Open source communities are one of the most successful-- and least appreciated--examples of high-performance collaboration and community building on the Internet today. Open source communities began as loosely organized, ad-hoc communities of contributors from all over the world who shared an interest in meeting a common need. However, the organization of these communities has proven to be very flexible and capable of carrying out all kind of developments, ranging from minor projects to huge programs such as Apache (Höhn, & Herr, 2004; Mockus, Fielding, & Herbsleb, 2005).
Key Terms in this Chapter
Co-Evolution: This term describes how tools and their users symbiotically influence each other’s evolution. Used in the community context to describe how users and other community roles (and products) influence each other’s evolution.
Collaborative Development Environment: A virtual space wherein all the stakeholders of a project, even if separated by time or distance, may negotiate, communicate, coordinate, brainstorm, discuss, share knowledge, and liaise to carry out some task, most often to create an executable deliverable and its supporting artifacts, holistically integrating multiple collaborative tools and resources.
Hacker: In the computing community, a skilled, experienced or even a wizard software developer. Also a person who creates and modifies computer software or hardware. Used in the media and popularly to mean computer and network security expert, this term has nothing to do with the hackers that contribute to the OSCs.

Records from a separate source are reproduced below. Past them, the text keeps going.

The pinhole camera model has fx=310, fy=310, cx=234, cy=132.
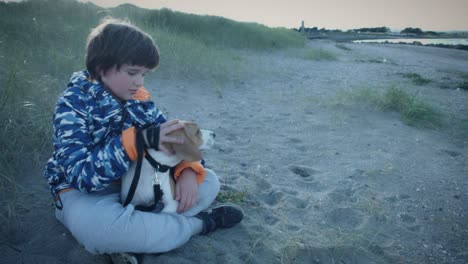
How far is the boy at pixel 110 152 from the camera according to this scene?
67.4 inches

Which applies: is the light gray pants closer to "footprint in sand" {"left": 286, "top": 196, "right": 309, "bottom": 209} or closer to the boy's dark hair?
the boy's dark hair

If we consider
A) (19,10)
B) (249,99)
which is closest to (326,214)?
(249,99)

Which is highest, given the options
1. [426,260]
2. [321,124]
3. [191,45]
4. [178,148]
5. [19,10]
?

Meritocracy: A system of government based on rule by ability (merit) rather than by wealth, race, or other determinants of social position. Meritocratic governments, organizations, and communities stress talent, formal education, and competence, rather than existing differences such as social class, ethnicity, or sex.
Open Source: Describes practices in production and development that promote access to the end product’s sources and allow for the concurrent use of different agendas and approaches in production. Some consider it as a philosophy, and others consider it as a pragmatic methodology. Open source has come to represent much more than software whose source code may be freely modified and redistributed with few restrictions imposed by the terms of its distribution license. Information, documentation, and other “sources” generally related to innovation and knowledge build and share processes, tend to fall under the open source umbrella.
Open Source Community: A loosely organized, ad-hoc community of contributors from all over the world who share an interest in meeting a common need, ranging from minor projects to huge developments, and carry it out using a high-performance collaborative development environment, allowing the organizational scheme and processes to emerge over time. The concept represents one of the most successful examples of high-performance collaboration and community building on the Internet.
Community: An amalgamation of people with related interests. Intent, belief, resources, preferences, needs, goals, and a multitude of other conditions may be present and common, affecting the degree of adhesion within the group. Communities may meet to share information, to participate in shared projects, or to complete group tasks. What most characterizes a community is the pursuit of a common productive goal and sharing interaction in many ways.